Chekov's story involves both the Kobayashi Maru and a secondary training exercise on an empty space station. Chekov chooses to sacrifice his ship and destroy the Klingon vessels while evacuating his crew but is criticized for failing to account for the fact that the intense amount of space debris would make any rescue attempt impossible. The secondary exercise involves pitting all the cadets against each other to see who lasts a predetermined time period. Chekov fails the exercise when he decides to pick off all of the other cadets, whom he considers inferior to himself. He is dejected to learn that only Kirk passed the exercise by getting the cadets to work together rather than fight.

Sulu shares memories of his great-grandfather Tetsuo, and about going to Command School for the first time. His first exercise is a simulated Federation meeting where he witnesses his fellow cadets squabble and argue in their roles as various heads of state. When Sulu finds out Tetsuo is discontinuing treatments for a life-ending illness, he refuses to speak to him. Sulu finds out about Tetsuo's death after returning from a field exercise. When he takes the Kobayashi Maru, he chooses not to help the freighter on the grounds that it could be a Klingon trap. His crew argue against the decision but are shamed into silence by a female cadet who agrees to go on a date with Sulu.

Scotty talks about his early years at Command School, and how his love of engineering made learning to be an officer difficult. Upon taking the scenario, Scotty used engineering solutions to destroy ever increasing waves of Klingon cruisers before finally getting overwhelmed. An official review of his performance shows that he used the "Perera Field Theory" to destroy the final wave, which was proven to be mathematically possible (thus acceptable to the computer), but physically impossible (as proven by Scotty). A sympathetic officer arranges for him to be transferred to the Engineering School after pointing out that he does not have the temperament to be a captain.

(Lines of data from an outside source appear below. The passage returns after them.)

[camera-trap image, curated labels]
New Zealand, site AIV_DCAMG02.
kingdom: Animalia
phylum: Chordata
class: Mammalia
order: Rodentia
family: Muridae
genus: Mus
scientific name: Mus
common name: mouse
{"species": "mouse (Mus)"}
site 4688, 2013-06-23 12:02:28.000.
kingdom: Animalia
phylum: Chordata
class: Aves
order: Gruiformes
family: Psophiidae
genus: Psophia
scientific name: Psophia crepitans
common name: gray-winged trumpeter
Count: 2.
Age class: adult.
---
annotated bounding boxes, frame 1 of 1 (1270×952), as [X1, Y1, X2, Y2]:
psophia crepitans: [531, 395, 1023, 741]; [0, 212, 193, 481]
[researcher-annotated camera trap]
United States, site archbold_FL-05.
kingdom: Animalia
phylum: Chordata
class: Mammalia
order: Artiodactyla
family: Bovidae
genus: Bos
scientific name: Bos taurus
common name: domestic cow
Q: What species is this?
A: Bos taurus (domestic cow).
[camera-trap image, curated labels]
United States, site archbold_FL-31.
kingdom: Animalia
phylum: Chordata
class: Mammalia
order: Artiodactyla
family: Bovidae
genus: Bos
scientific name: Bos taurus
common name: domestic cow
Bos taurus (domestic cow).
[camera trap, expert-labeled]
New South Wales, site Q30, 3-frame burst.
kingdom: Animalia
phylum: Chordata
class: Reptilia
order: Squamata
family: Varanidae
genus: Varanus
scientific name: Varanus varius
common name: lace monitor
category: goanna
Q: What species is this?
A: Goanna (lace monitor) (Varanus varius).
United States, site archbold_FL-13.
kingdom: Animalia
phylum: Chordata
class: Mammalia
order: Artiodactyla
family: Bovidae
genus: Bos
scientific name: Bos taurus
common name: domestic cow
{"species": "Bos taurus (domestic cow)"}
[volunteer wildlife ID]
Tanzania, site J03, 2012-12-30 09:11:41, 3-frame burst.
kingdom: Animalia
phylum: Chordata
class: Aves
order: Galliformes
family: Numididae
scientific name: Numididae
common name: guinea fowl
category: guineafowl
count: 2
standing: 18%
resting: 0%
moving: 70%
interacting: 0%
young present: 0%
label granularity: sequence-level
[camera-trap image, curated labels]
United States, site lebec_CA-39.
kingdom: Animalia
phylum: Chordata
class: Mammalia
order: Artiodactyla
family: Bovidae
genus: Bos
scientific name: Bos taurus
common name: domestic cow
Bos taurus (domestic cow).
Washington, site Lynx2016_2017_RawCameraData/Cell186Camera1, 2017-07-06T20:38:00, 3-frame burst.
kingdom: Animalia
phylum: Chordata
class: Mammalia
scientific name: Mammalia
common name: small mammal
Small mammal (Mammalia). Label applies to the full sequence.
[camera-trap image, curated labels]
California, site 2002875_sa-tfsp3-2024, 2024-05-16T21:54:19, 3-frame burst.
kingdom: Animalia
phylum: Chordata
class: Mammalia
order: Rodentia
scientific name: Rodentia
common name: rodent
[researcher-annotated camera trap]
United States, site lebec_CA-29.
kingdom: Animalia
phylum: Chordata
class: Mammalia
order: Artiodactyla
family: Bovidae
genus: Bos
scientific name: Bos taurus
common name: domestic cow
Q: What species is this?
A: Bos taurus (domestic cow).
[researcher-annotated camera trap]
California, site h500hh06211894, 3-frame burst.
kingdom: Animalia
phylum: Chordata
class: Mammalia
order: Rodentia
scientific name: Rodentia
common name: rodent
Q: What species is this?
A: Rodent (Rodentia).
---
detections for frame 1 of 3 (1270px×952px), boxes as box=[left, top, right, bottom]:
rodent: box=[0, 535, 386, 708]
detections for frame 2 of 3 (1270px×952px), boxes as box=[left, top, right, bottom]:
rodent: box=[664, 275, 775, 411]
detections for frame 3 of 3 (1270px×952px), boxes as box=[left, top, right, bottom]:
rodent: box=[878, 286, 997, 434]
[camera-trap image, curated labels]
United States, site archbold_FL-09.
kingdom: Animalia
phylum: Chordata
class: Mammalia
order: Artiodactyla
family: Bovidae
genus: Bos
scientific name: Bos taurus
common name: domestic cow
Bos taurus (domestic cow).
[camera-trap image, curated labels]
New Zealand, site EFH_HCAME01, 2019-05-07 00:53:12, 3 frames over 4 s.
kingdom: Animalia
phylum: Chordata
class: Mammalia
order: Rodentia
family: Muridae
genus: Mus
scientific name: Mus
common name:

Having finished their stories, the crew resigns themselves to death after running out of workable solutions. Kirk then comes up with a last-ditch idea: he has Chekov write out coordinates, Scotty fashion a beacon to make the Halley an electromagnetic "black hole" that the Enterprise can detect with its sensors, and Sulu use the last of his strength to pilot the craft until they get within sensor range. Spock, as acting captain, brings them aboard Enterprise. As Sulu is wheeled away by McCoy to the sickbay and Scott sets about salvaging the Halley, Kirk brings up the Kobayashi Maru while Spock is helping him walk to the bridge.

==Continuity==
According to the author's notes, the story takes place after the events of Star Trek: The Motion Picture.

==Reception==
Ann-Marie Cahill of BookRiot.com recommended the book as "The Starting Book for Star Trek Novels because it gives us the best character foundations while providing strategic insight to the philosophies of Starfleet Academy itself."